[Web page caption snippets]
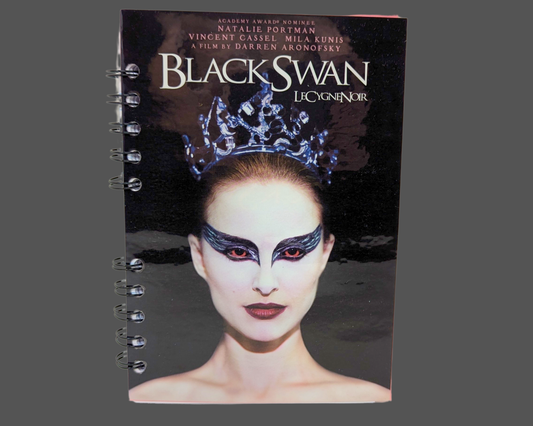 Black Swan DVD Movie Notebook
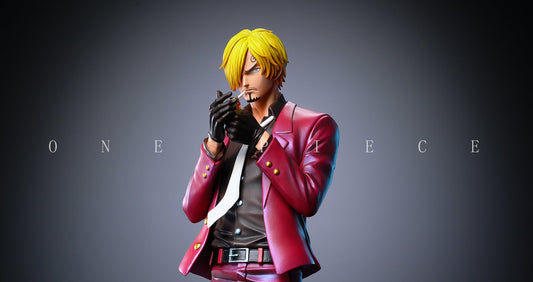 Figura LX Studio - One Piece Sanji 2.0 GK Statue | Figuras Anime Dragon ball Costa Rica, Modelo Coleccionable Premium | Tico ofertas - Tico Ofertas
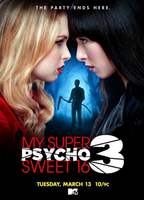 My Super Psycho Sweet 16 Part 3 escenas nudistas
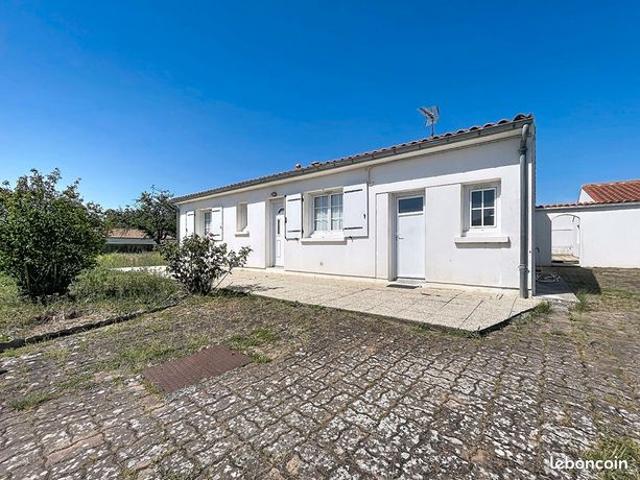 Maison vente à La Rochelle, Saint-xandre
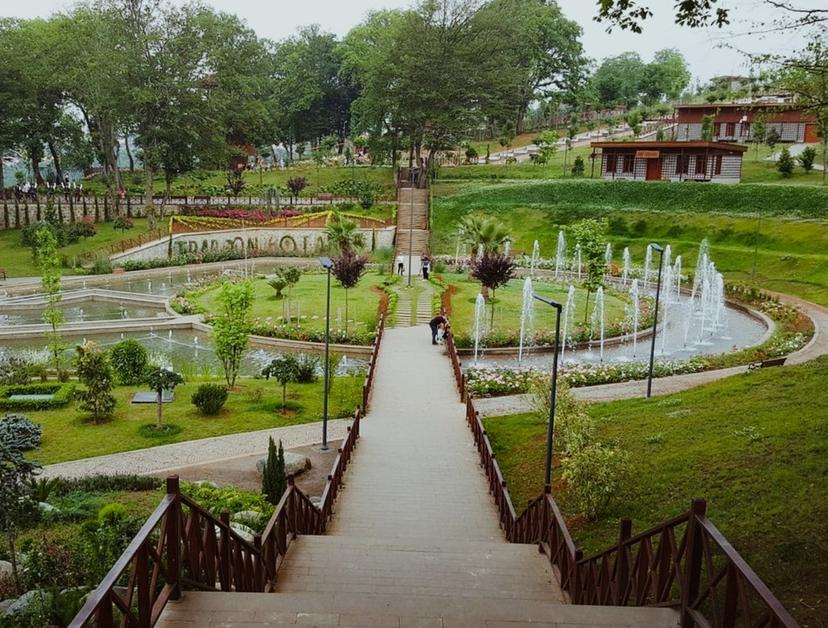 Trabzon Botanical Park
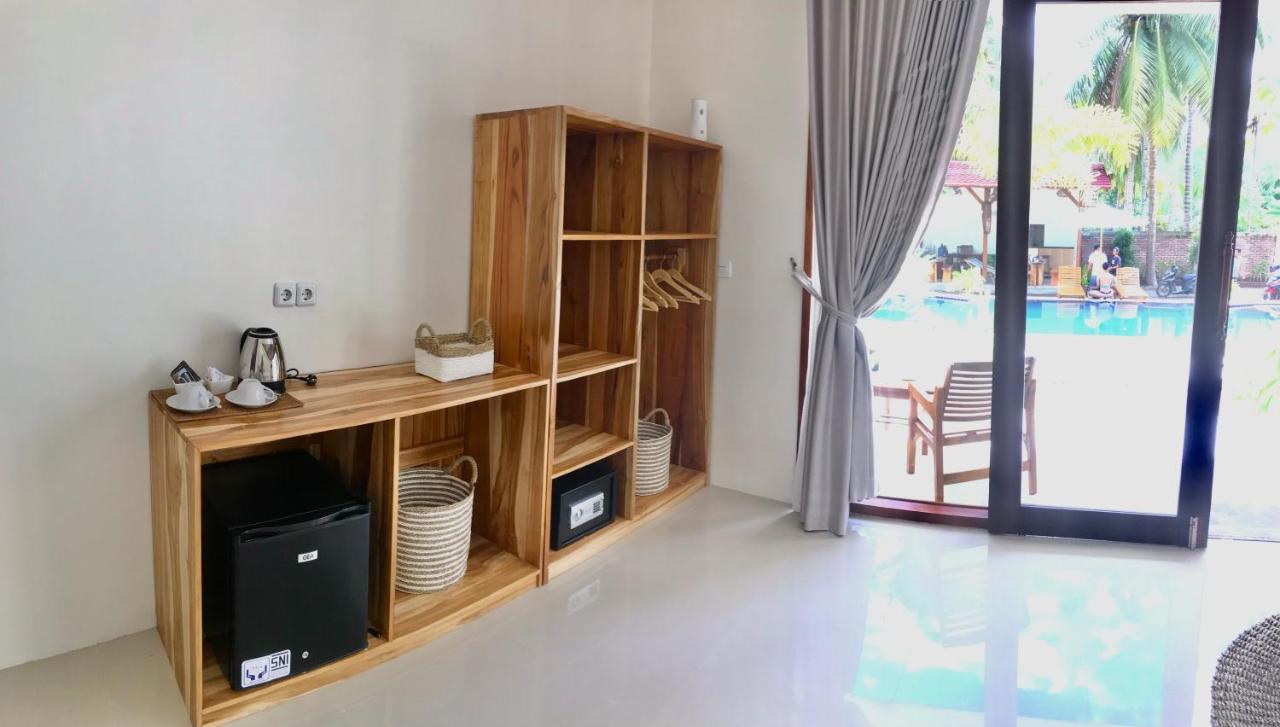 The Kebon Lombok Hotel Kuta  Eksteriør billede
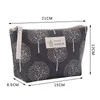 Storage Bags Women's Travel Cosmetic Bag Handbag Zipper Coin Purse Small Beauty Box Packaging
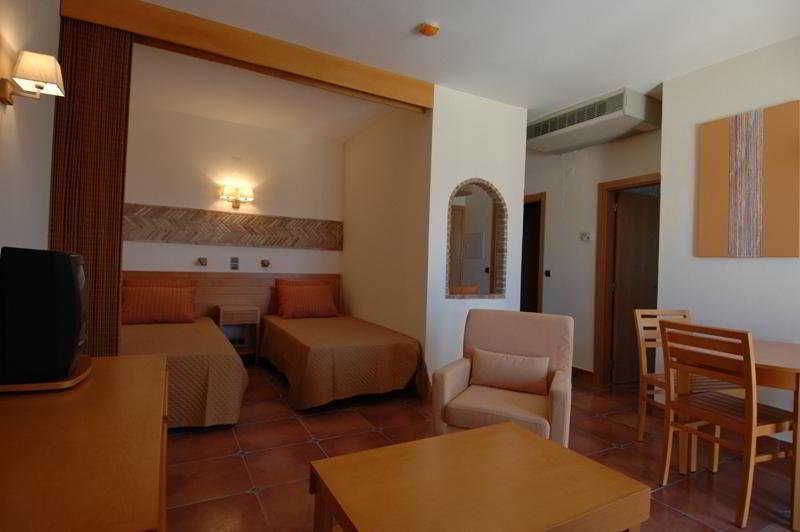 Aparthotel Olhos D'Agua Albufeira Exterior foto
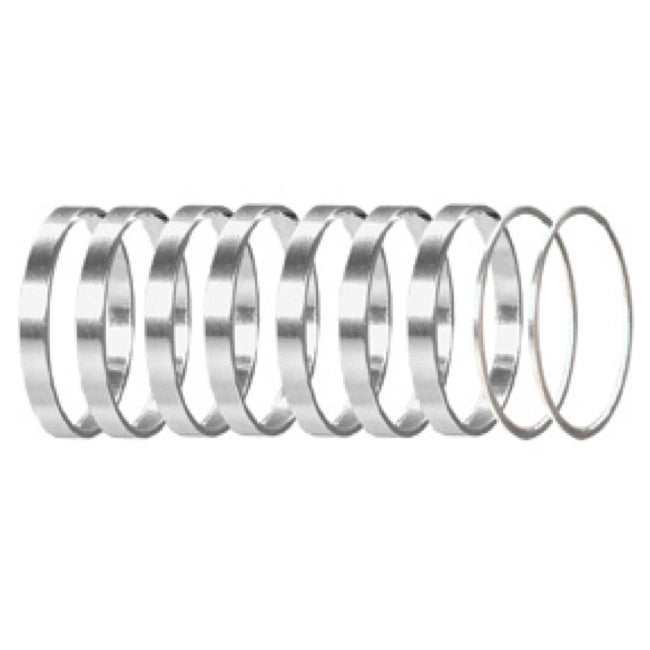 WHEELS MANUFACTURING SINGLE SPEED CONVERSION KIT SPACERS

### [Request]
Reproduce the listing with "Notebook" renamed to "Journal" and nothing else altered. Leave the pictures out of the answer.

### [Response for this exercise]
 Black Swan DVD Movie Journal
 Figura LX Studio - One Piece Sanji 2.0 GK Statue | Figuras Anime Dragon ball Costa Rica, Modelo Coleccionable Premium | Tico ofertas - Tico Ofertas
 My Super Psycho Sweet 16 Part 3 escenas nudistas
 Maison vente à La Rochelle, Saint-xandre
 Trabzon Botanical Park
 The Kebon Lombok Hotel Kuta  Eksteriør billede
 Storage Bags Women's Travel Cosmetic Bag Handbag Zipper Coin Purse Small Beauty Box Packaging
 Aparthotel Olhos D'Agua Albufeira Exterior foto
 WHEELS MANUFACTURING SINGLE SPEED CONVERSION KIT SPACERS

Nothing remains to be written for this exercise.